Au moment où chaque passage à la pompe ressemble à un petit coup de massue, une note de travail attribuée au gouvernement vient jeter une pierre dans le jardin déjà encombré de Bercy. Le document, révélé par Franceinfo, évoque une hausse des marges brutes dans la distribution de carburants depuis le début des tensions au Moyen-Orient fin février, alors que les cours du pétrole remontaient. Dans ses lignes, on lit une moyenne autour de 30 centimes par litre en début d’année, puis des pointes relevées dans certaines stations à 39, 43 et jusqu’à plus de 50 centimes sur le gazole, autour de 40 centimes sur l’essence.
Ce qui gêne, c’est le décalage frontal avec la parole publique récente. Ces derniers jours, plusieurs membres du gouvernement ont répété que les distributeurs ne profitaient pas de la hausse des prix à la pompe pour gonfler leurs marges. Or la note cite des acteurs identifiés, groupes pétroliers et grande distribution, avec des noms qui parlent au quotidien des Français: TotalEnergies, Eni, Esso, Avia mais aussi Carrefour Market, Carrefour Contact ou Intermarché, selon Franceinfo.
Une bataille de centimes, une bataille de mots
Contacté, Bercy conteste la solidité des chiffres et dit ne pas connaître l’origine du document. Le ministère de l’Économie renvoie à la mécanique, moins spectaculaire mais plus coriace: suivre des marges est un exercice glissant, elles varient selon les enseignes, les dates de remplissage des cuves, les conditions d’approvisionnement, parfois même d’une station à l’autre à quelques kilomètres près. Dans les couloirs, l’administration assure travailler à des modèles de contrôle, en admettant à demi-mot la difficulté de transformer une réalité commerciale en courbe propre.
Le gouvernement maintient sa ligne: après des niveaux jugés parfois trop élevés au début de la période de tension, la situation serait revenue « sous contrôle ». Bercy dit poursuivre des échanges réguliers avec les distributeurs et chercher à ramener les marges à leur niveau d’avant-crise.
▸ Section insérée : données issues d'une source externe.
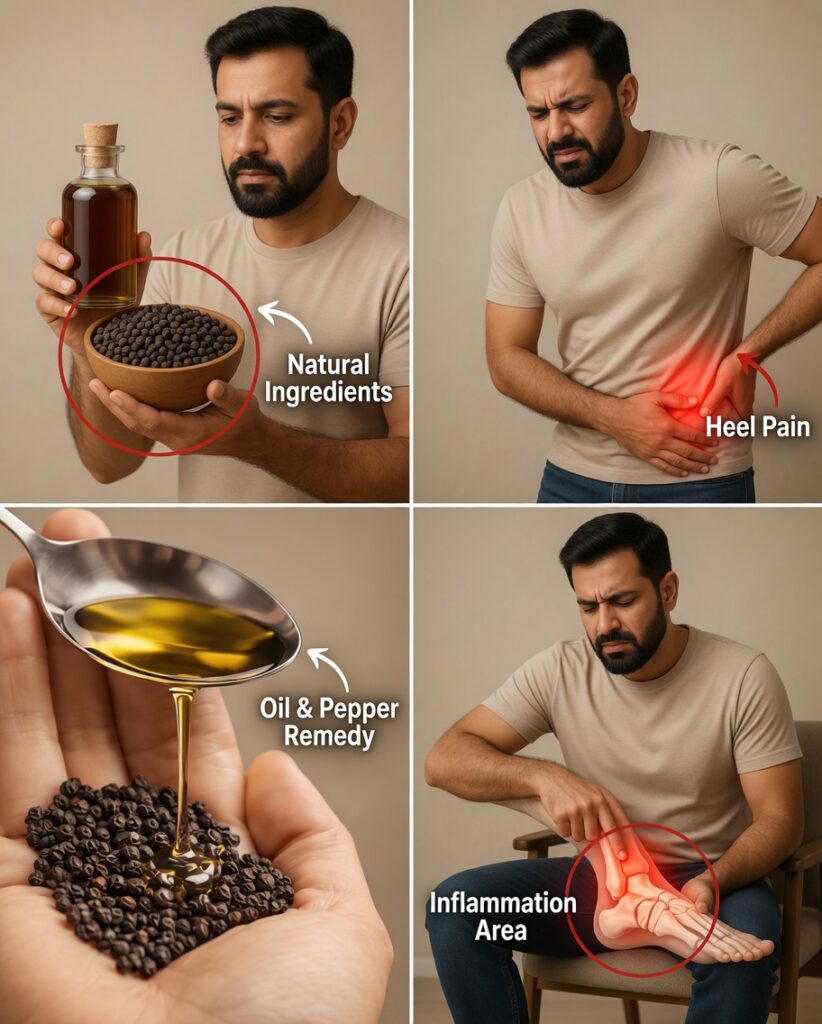 Natural Ingredients

Heel Pain

Oil & Pepper Remedy

Inflammation Area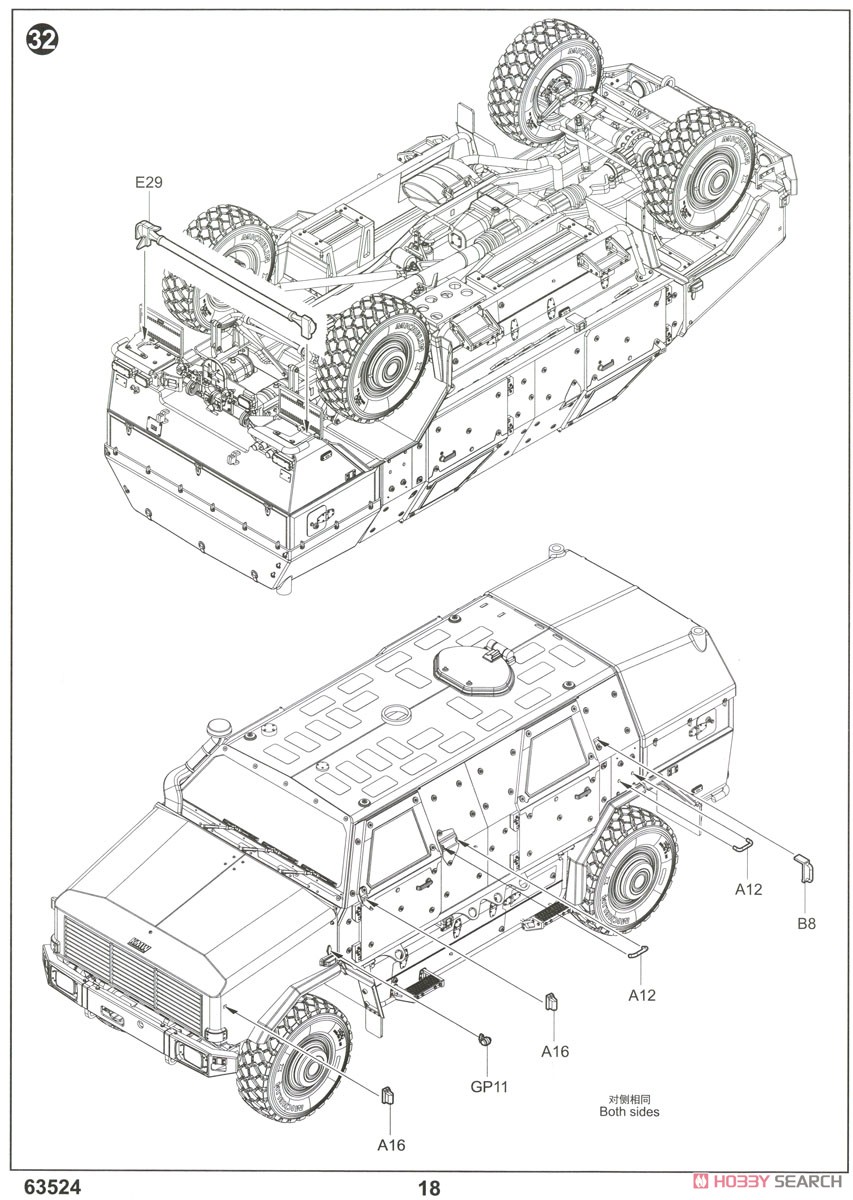 32

E29

A12

B8

A12

A16

GP11

对侧相同
Both sides

A16

63524

18

HOBBY SEARCH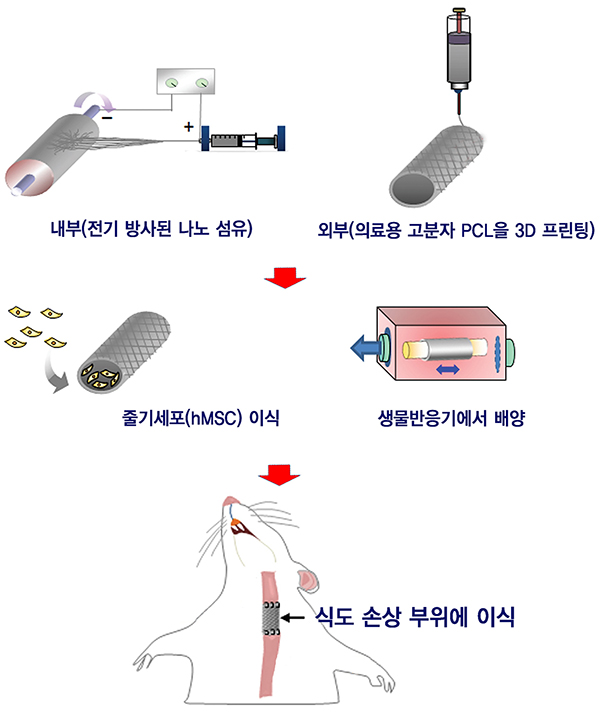 −

+

내부(전기 방사된 나노 섬유)

외부(의료용 고분자 PCL을 3D 프린팅)

줄기세포(hMSC) 이식

생물반응기에서 배양

식도 손상 부위에 이식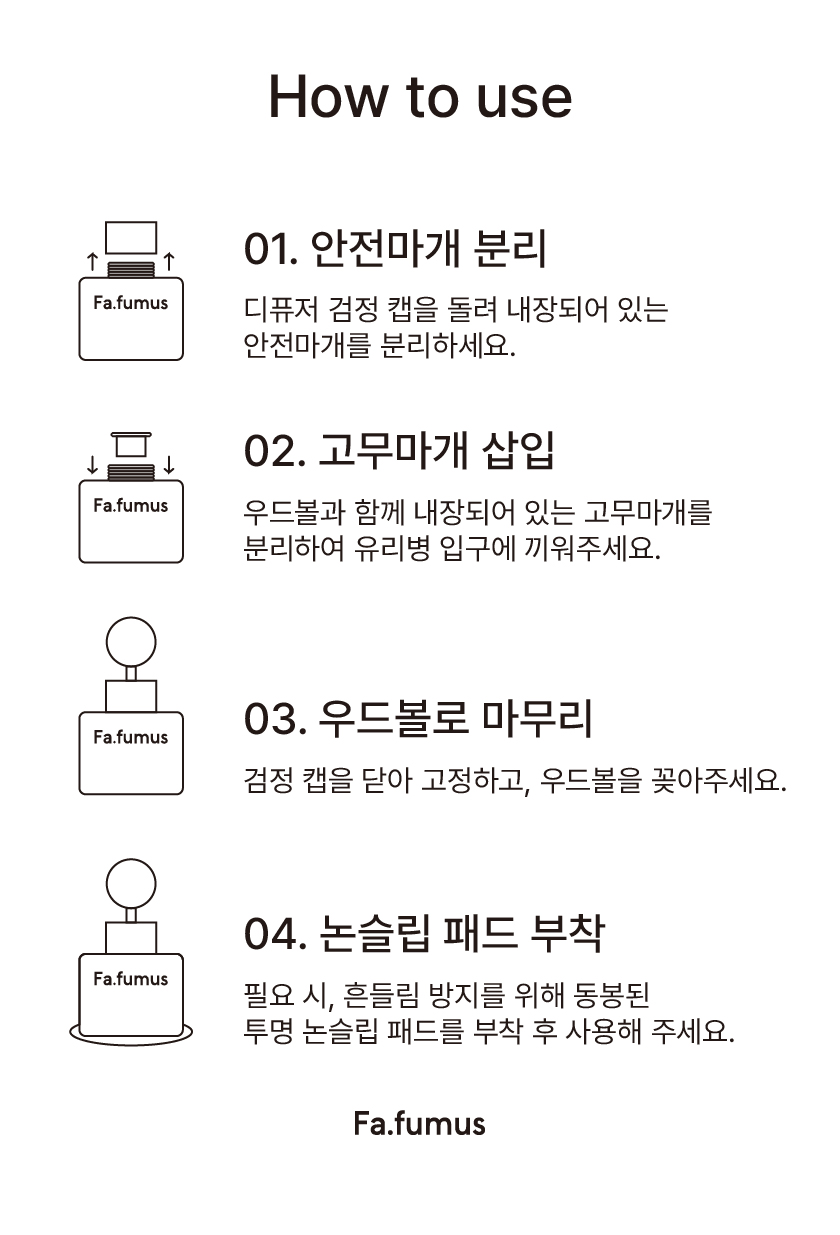 How to use

Fa.fumus

01. 안전마개 분리

디퓨저 검정 캡을 돌려 내장되어 있는 안전마개를 분리하세요.

Fa.fumus

02. 고무마개 삽입

우드볼과 함께 내장되어 있는 고무마개를 분리하여 유리병 입구에 끼워주세요.

Fa.fumus

03. 우드볼로 마무리

검정 캡을 닫아 고정하고, 우드볼을 꽂아주세요.

Fa.fumus

04. 논슬립 패드 부착

필요 시, 흔들림 방지를 위해 동봉된 투명 논슬립 패드를 부착 후 사용해 주세요.

Fa.fumus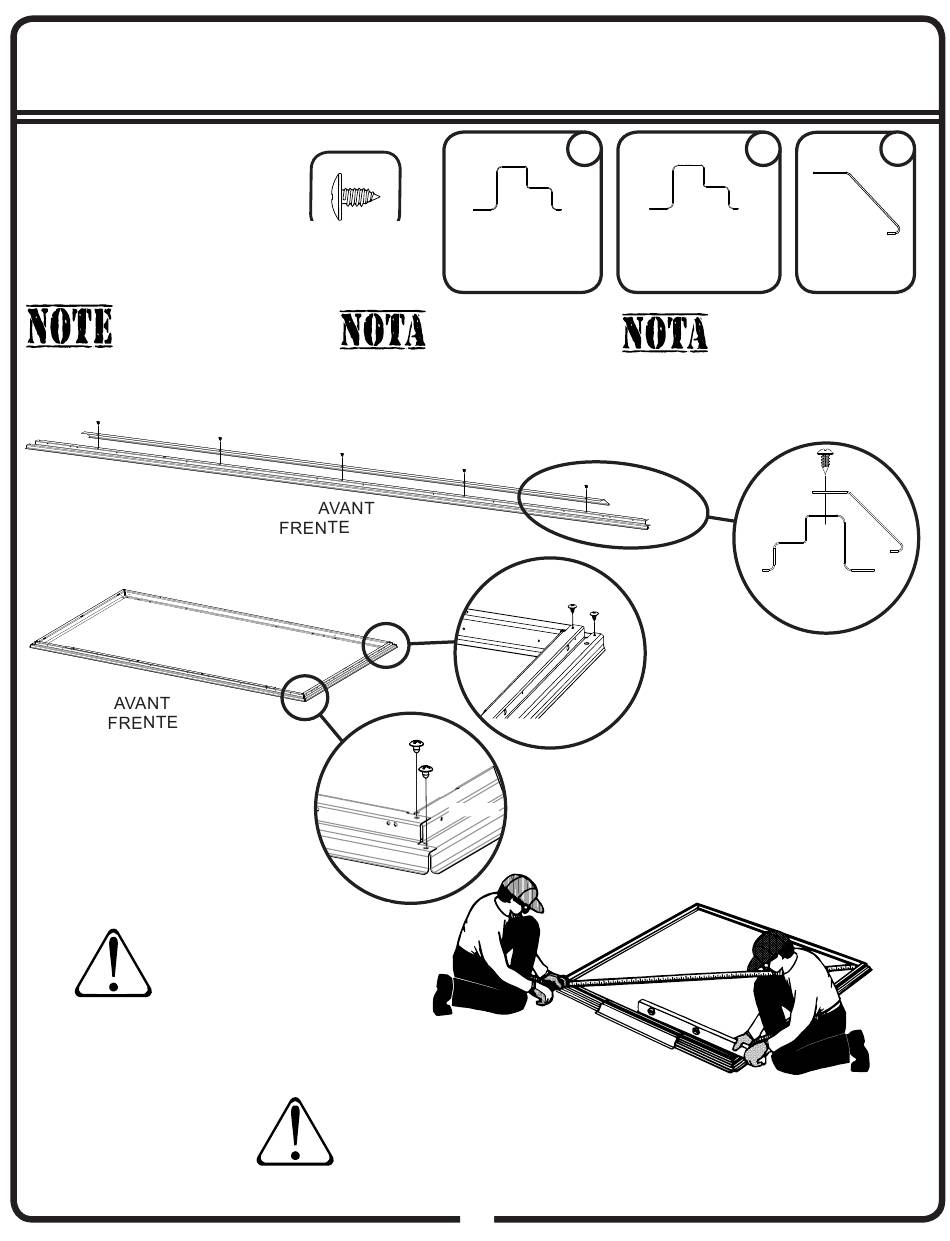 NOTE

NOTA

NOTA

AVANT
FRENTE

AVANT
FRENTE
Dominique Schelcher, patron de Coopérative U, a rappelé sur X un point souvent oublié quand les nerfs sont à vif: la note parle de marges brutes, pas de marges nettes, avec des coûts en hausse, transport en tête, qui viennent rogner le résultat final.
Reste un fait politique, presque mécanique lui aussi: quand un document circule et que la facture grimpe, le soupçon s’installe plus vite que les démentis. À force de mots trop assurés et de chiffres contestés, l’État se retrouve à devoir prouver qu’il surveille vraiment, sans donner l’impression d’accuser à l’aveugle ni de couvrir qui que ce soit. Et pendant que les experts débattent de modèles, les automobilistes, eux, regarderont surtout la prochaine variation d’un ou deux centimes, celle qui dira si la promesse de « retour sous contrôle » se traduit enfin sur le ticket de caisse.